* **Data extract**:
· · · · ·

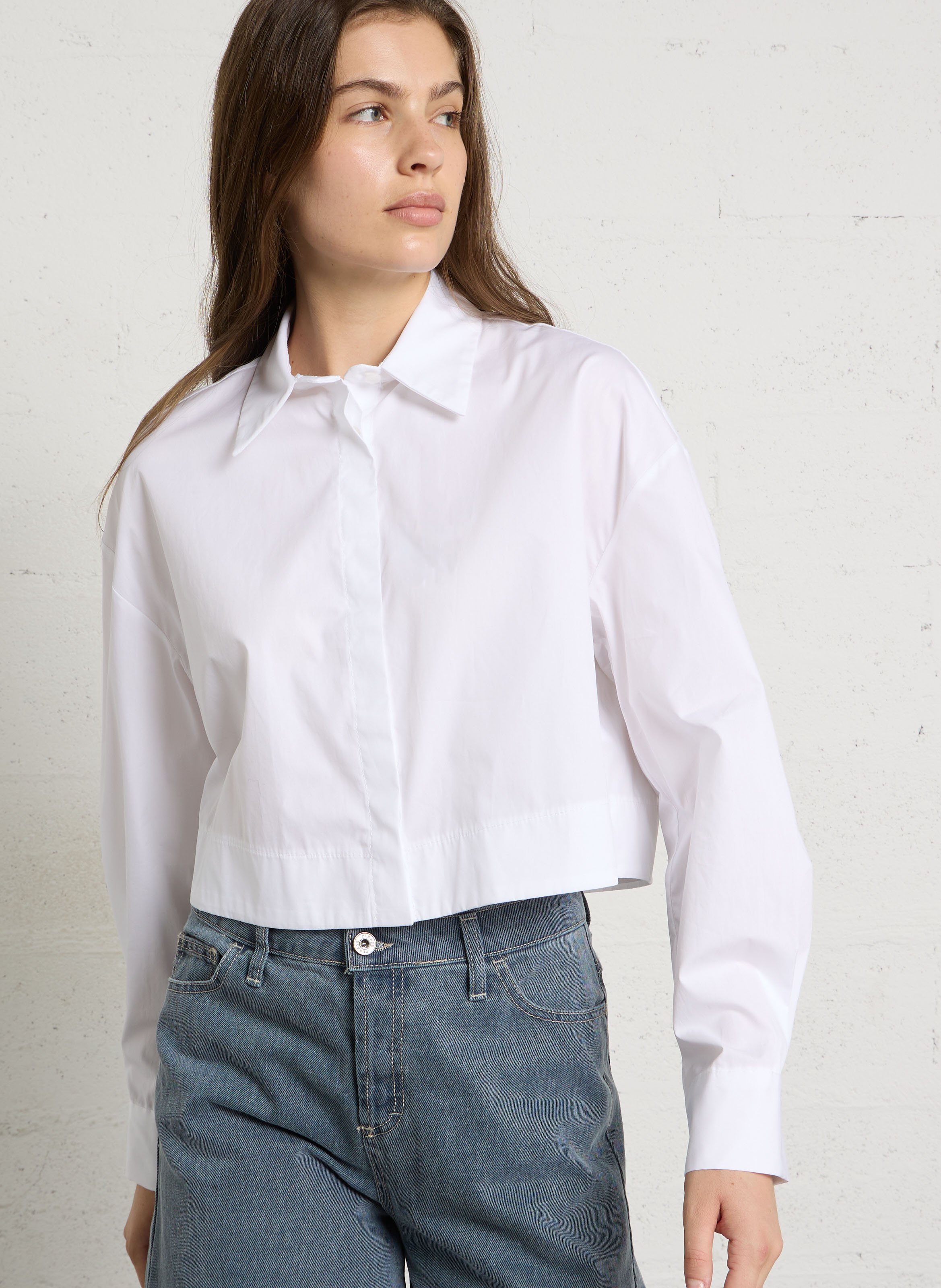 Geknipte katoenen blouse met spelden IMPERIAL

· · · · ·

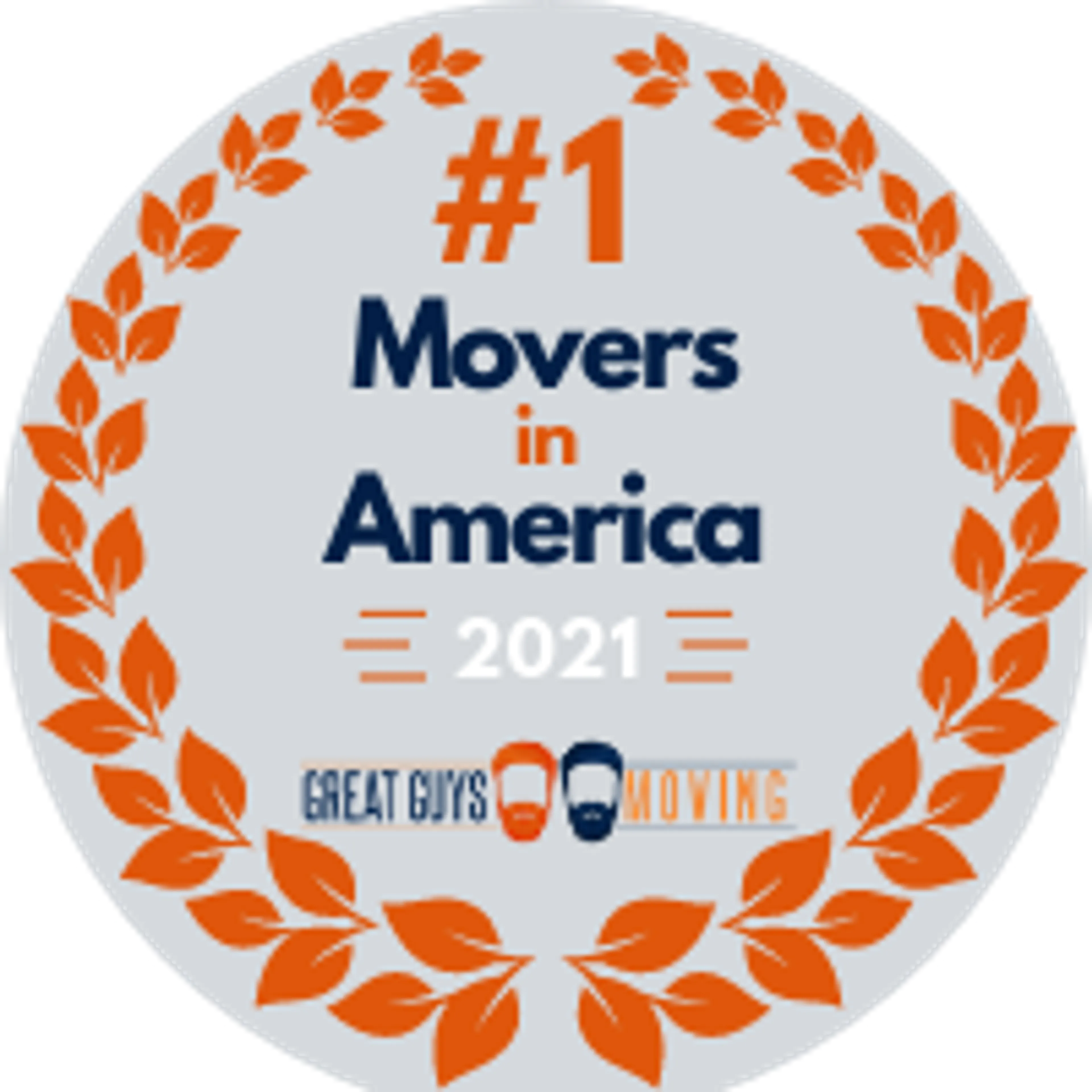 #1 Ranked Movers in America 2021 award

· · · · ·

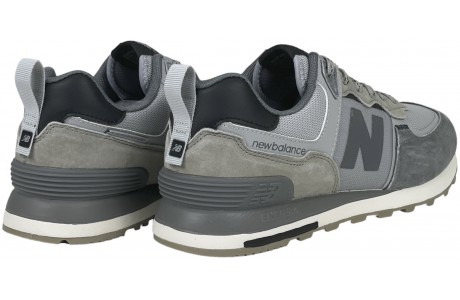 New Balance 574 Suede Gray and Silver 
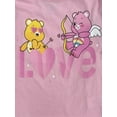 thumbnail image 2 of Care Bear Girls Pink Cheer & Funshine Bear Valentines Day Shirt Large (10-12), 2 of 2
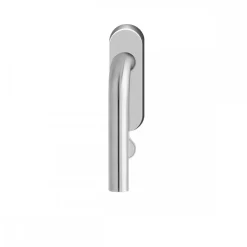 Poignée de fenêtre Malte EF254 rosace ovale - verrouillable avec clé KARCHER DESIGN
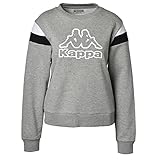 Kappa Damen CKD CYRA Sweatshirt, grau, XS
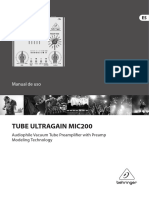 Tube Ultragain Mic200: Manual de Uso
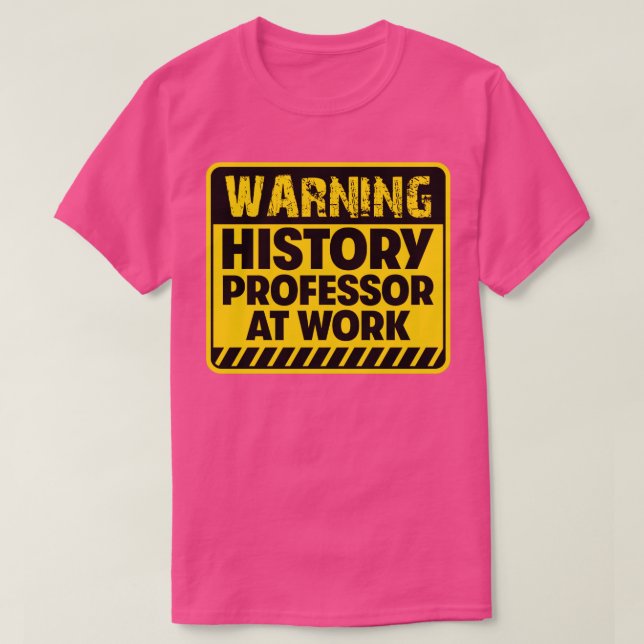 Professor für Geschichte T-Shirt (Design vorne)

· · · · ·

* **Directions for this task**:
Convert the entries from the line with "New Balance 574 Suede Gray and Silver" up to and including the line with "Professor für Geschichte" into a Markdown table with the columns Row and Caption, numbering each line and skipping any blank lines. Leave the pictures out of your answer.

* **Result of the task**:
| Row | Caption |
|---|---|
| 1 |  New Balance 574 Suede Gray and Silver  |
| 2 |  thumbnail image 2 of Care Bear Girls Pink Cheer & Funshine Bear Valentines Day Shirt Large (10-12), 2 of 2 |
| 3 |  Poignée de fenêtre Malte EF254 rosace ovale - verrouillable avec clé KARCHER DESIGN |
| 4 |  Kappa Damen CKD CYRA Sweatshirt, grau, XS |
| 5 |  Tube Ultragain Mic200: Manual de Uso |
| 6 |  Professor für Geschichte T-Shirt (Design vorne) |